A contabilidade atual perde um pouco (ou muito – depende do profissional) daqueles meros conceitos práticos, daquilo que “se aplica a uma empresa, é que também pode ser replicado a outras, igualmente”: este mote agora deixa de se aplicar categoricamente; agora, a contabilidade deve estar e adequar-se (a si mesma) em virtude de fatos contábeis e demais acontecimentos que afetem a contabilidade empresarial.
O sentido agora é outro, é a evidenciação (o disclosure) e não mais ter práticas que venham a camuflar ou ocultar fatos contábeis; deve ainda haver cuidado em não misturar crimes como estratégias, pois se existe, sim, o planejamento tributário, a fim de poder se pagar menos tributo, deve-se ainda observar a legislação a fim de compreender se aquela opção (que resulta em tributo menor) é apropriada e correta a uma dada entidade. Evitando assim evasão ou sonegação fiscal; o que pode acontecer é a irrisão fiscal – uma manobra contábil, permitida e legal, que faz os impactos das tributações fiscais se atenuarem. E claro, é o contabilista e sua equipe que devem, prioritariamente, se ocupar disto, defendendo assim que até mesmo a atual prática de algumas empresas, de terem consultoria tributário com advogados, ao nosso entendimento, é falta de confiança no trabalho legal do contabilista. Que é quem deveria saber, majoritariamente, sobre estas questões todas
Neste sentido, tanto as empresas, quanto algumas prefeituras ou empresas parceiras do setor público, devem se adequar; e mesmo as empresas de atividade não-lucrativa, devem estar atentas as novas aplicações e utilizações das ferramentas contábeis; uma vez que o momento é de se adequar a elas e aceitá-las, e não a todo custo tentar fugir destas adequações ou atualizações. É o momento de agir e entrar na nossa visão que as atuais práticas contábeis propõem às empresas, sejam de que tamanhos forem.
Concluindo, assim, que os demonstrativos contábeis oferecem fatores diversos a uma melhor compreensão da situação em que a empresa se encontra; e apenas com as aplicações e análises destes demonstrativos é que se tornam possível perceber, mais evidentemente, em qual direção os rumos dos negócios da empresa estão a levá-la. E qual a melhor atitude a ser tomada, neste sentido.



Referências:

CFC (Conselho Federal de Contabilidade) / CRC – Conselho Regional de Contabilidade – (São Paulo). NBC TG 1000: Contabilidade para Pequenas e Médias Empresas. RESOLUÇÃO CFC N.º 1.255/2009. Brasília: CFC (CRCs), 2009.

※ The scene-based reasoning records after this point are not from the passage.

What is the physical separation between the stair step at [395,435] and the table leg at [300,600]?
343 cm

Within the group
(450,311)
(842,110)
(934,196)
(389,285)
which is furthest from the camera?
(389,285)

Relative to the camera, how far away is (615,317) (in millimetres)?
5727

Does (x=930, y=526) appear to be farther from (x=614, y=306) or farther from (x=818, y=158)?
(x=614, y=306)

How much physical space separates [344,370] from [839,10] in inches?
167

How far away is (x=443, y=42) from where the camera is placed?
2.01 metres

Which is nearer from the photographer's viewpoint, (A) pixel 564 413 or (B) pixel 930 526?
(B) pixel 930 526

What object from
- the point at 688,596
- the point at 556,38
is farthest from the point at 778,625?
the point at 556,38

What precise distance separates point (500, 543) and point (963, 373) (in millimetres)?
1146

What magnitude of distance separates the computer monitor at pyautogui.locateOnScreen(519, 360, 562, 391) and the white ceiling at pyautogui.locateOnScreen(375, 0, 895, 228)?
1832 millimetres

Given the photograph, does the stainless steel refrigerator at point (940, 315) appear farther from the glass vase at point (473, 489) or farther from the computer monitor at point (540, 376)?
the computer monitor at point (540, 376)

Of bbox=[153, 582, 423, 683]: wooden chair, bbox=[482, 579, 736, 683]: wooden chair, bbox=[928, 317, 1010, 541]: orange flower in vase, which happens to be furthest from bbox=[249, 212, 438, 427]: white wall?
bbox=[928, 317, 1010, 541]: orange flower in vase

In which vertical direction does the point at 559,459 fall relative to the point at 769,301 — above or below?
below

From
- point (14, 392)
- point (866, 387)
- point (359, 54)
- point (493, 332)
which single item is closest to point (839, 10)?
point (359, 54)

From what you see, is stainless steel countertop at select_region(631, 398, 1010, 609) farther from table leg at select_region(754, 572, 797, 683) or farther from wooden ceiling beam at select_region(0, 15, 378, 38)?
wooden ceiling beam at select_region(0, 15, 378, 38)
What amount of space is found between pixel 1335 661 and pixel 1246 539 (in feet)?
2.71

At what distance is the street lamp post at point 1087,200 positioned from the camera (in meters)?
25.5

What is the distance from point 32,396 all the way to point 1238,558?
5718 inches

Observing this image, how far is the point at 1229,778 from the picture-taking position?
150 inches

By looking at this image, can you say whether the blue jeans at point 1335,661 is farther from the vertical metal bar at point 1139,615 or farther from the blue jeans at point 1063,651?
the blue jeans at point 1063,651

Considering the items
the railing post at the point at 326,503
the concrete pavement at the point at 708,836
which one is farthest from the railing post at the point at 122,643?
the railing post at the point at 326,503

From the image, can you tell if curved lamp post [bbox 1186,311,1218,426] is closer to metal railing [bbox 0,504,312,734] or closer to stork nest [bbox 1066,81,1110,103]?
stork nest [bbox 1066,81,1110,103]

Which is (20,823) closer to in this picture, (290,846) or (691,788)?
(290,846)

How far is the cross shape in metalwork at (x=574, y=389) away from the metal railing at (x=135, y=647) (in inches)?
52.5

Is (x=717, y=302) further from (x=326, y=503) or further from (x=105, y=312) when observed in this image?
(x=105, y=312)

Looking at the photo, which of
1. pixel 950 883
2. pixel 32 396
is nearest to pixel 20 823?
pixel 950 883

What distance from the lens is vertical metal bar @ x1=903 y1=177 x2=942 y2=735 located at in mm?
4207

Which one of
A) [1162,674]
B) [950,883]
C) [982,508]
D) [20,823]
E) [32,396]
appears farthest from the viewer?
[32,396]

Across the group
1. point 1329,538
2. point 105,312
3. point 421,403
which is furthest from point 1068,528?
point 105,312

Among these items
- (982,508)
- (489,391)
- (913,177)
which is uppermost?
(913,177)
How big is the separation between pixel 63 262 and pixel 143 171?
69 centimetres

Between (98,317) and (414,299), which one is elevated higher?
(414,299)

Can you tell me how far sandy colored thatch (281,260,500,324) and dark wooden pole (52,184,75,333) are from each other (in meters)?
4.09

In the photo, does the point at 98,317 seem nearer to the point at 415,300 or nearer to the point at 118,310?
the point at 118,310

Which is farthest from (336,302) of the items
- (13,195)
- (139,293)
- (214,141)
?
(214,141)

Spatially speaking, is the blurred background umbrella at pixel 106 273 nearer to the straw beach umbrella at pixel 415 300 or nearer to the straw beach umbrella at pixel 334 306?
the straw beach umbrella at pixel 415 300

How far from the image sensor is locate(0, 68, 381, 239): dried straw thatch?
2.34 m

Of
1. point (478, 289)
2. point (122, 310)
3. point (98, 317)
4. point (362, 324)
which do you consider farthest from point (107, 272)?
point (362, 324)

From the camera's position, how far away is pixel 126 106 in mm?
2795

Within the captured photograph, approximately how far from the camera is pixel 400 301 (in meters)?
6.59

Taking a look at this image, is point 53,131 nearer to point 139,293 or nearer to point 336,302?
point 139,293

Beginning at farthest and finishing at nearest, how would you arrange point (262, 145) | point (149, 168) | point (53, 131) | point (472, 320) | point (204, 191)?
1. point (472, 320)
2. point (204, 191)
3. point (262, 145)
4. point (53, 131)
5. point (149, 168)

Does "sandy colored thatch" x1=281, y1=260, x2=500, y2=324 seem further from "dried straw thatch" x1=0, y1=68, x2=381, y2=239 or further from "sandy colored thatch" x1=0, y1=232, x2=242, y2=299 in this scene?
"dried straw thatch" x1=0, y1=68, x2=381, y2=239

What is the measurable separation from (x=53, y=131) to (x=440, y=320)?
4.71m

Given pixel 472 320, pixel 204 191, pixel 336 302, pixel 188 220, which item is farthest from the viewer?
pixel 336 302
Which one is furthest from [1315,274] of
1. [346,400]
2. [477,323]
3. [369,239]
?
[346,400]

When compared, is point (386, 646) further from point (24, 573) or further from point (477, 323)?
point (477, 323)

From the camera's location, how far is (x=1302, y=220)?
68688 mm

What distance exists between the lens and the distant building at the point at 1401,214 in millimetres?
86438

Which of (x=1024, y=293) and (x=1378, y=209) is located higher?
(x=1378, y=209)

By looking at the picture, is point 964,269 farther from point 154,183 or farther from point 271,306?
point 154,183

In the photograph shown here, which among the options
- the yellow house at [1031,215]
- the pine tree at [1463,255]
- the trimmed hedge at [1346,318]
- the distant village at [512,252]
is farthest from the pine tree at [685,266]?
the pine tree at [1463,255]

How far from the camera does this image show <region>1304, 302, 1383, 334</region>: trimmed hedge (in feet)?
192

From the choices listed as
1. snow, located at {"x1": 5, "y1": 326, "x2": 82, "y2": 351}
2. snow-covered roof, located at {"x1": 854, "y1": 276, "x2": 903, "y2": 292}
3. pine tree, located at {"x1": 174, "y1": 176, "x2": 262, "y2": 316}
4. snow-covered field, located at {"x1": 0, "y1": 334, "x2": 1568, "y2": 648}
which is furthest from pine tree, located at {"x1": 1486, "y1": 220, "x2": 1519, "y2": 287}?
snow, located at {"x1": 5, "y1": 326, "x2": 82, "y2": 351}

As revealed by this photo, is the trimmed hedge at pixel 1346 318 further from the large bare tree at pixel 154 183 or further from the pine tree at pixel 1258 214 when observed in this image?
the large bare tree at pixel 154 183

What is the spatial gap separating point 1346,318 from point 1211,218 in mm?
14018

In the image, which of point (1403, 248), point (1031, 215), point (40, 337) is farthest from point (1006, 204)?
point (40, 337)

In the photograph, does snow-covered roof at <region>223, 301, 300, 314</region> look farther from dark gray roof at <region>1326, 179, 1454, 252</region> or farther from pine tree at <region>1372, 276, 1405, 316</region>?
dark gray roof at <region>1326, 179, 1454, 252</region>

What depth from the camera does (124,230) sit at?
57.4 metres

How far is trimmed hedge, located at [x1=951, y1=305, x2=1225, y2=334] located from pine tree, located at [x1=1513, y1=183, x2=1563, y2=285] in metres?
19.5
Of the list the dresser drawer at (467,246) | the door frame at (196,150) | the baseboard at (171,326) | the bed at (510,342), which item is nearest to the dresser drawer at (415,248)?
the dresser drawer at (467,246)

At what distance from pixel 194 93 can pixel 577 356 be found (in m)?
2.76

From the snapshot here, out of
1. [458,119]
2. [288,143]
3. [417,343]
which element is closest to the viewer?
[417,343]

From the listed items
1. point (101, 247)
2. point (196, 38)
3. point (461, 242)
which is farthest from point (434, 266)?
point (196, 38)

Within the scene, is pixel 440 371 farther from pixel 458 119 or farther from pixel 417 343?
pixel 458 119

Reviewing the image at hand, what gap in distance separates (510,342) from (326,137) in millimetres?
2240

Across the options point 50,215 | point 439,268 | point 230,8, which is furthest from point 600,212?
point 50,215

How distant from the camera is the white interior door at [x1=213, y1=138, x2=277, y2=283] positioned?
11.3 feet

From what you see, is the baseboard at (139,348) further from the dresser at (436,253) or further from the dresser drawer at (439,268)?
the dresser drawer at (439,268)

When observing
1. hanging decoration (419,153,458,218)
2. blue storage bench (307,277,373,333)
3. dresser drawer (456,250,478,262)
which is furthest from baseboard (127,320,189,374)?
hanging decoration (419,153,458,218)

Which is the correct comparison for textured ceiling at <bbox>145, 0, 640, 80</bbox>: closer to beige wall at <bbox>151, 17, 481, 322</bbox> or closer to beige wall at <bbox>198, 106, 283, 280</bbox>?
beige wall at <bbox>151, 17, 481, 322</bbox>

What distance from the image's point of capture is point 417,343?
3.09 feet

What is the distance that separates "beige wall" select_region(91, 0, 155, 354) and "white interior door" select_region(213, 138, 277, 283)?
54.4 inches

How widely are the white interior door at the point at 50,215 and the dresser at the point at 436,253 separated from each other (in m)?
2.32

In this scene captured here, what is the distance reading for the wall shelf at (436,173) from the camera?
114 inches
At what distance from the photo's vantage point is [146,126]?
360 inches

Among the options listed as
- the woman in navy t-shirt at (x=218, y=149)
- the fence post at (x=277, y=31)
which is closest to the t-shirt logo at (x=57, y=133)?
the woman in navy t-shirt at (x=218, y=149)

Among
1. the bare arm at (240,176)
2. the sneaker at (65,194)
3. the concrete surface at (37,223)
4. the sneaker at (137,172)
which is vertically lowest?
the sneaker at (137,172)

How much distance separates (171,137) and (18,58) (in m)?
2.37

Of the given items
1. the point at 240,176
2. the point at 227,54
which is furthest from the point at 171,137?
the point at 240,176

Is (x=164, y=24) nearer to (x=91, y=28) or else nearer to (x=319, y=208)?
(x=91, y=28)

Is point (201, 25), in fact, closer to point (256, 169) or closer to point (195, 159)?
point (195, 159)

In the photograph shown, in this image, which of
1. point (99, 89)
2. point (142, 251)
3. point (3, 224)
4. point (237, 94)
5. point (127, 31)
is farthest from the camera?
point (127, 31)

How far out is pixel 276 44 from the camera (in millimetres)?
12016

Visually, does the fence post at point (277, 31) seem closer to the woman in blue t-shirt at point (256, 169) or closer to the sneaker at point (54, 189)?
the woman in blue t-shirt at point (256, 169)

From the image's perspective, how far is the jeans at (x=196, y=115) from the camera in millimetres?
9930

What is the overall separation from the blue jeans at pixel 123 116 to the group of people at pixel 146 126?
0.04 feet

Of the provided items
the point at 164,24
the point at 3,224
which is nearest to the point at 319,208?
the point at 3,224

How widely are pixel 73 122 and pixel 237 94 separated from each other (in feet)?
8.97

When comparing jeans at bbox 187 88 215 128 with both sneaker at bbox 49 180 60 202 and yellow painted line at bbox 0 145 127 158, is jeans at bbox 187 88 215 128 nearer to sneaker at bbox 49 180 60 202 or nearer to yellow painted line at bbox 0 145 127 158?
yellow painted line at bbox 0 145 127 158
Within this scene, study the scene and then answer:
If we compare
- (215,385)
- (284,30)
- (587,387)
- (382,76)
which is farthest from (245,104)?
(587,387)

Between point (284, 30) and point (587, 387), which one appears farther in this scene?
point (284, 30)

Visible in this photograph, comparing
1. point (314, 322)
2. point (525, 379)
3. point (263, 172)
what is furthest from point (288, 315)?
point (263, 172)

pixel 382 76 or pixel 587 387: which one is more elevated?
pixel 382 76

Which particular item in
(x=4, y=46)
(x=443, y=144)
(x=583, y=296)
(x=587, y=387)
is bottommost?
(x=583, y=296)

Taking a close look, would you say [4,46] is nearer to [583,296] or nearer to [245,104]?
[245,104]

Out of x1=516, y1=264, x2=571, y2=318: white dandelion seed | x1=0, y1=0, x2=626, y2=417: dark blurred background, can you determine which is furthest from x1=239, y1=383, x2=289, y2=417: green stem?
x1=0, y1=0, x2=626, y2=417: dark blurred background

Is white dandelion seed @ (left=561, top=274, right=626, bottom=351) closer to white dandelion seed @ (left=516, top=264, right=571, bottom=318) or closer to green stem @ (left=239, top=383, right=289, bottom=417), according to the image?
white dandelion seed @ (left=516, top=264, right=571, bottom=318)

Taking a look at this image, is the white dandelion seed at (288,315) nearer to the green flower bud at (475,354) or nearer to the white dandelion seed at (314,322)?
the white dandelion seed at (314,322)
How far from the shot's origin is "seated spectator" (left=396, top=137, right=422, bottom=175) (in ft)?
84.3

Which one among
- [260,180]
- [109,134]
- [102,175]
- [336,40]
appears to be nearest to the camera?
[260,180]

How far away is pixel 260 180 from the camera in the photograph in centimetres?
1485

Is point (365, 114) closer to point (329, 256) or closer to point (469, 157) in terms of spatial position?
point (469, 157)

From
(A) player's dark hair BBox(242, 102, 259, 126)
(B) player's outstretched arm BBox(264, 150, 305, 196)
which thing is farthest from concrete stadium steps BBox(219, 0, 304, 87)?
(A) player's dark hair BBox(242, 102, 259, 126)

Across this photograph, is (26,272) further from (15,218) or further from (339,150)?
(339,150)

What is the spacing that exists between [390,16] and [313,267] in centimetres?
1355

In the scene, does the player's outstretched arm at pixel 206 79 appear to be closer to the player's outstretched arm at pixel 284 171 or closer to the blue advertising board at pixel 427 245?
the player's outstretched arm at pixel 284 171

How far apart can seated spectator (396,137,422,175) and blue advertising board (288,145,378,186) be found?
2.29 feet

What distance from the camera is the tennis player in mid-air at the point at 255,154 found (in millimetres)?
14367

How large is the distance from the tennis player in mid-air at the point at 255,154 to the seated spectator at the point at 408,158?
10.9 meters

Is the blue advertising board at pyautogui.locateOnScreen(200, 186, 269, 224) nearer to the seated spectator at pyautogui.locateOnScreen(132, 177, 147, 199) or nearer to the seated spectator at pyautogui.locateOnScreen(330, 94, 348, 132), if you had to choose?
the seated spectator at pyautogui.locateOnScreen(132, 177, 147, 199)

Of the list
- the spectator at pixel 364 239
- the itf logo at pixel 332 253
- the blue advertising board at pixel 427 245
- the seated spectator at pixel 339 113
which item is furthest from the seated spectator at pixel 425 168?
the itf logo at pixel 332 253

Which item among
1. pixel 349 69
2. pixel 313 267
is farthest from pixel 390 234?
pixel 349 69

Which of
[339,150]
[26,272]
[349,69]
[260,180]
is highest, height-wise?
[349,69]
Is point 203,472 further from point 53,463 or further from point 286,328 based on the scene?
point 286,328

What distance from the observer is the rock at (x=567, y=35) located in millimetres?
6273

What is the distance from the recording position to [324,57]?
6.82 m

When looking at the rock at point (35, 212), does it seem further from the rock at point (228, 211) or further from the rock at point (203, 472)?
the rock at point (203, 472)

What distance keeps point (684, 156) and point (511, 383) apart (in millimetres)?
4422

CFC. RESOLUÇÃO CFC Nº. 1.185/09: Aprova a NBC TG 26 – Apresentação das Demonstrações Contábeis. Brasília: CFC, 2009.

______. NBC TG 03 (R2) – DEMONSTRAÇÃO DOS FLUXOS DE CAIXA. Brasília: CFC, s/d.

CIOFI, José L.; CARLOS, Érika M. Responsabilidade Social e Redação Contábil: Módulo 8.1. Ribeirão Preto: UniSEB Interativo, 2015.

FABRETTI, Láudio Camargo. Contabilidade Tributária. 9.ed. – São Paulo: Atlas, 2005.

SOUZA, E.F.; ZANONI, Eliane C.; CAMPOS, João P.; CÔRREA, Naiara M.; LIMA, Patrícia T. Pequenas Empresas: Planejamento, Desenvolvimento e Resultado. Artigo de Conclusão de Curso de Ciências Contábeis, Matão (SP). Orientadora: Elisângela Aparecida Silva Dias. Ribeirão Preto: COC / UNISEB / Estácio, 2015.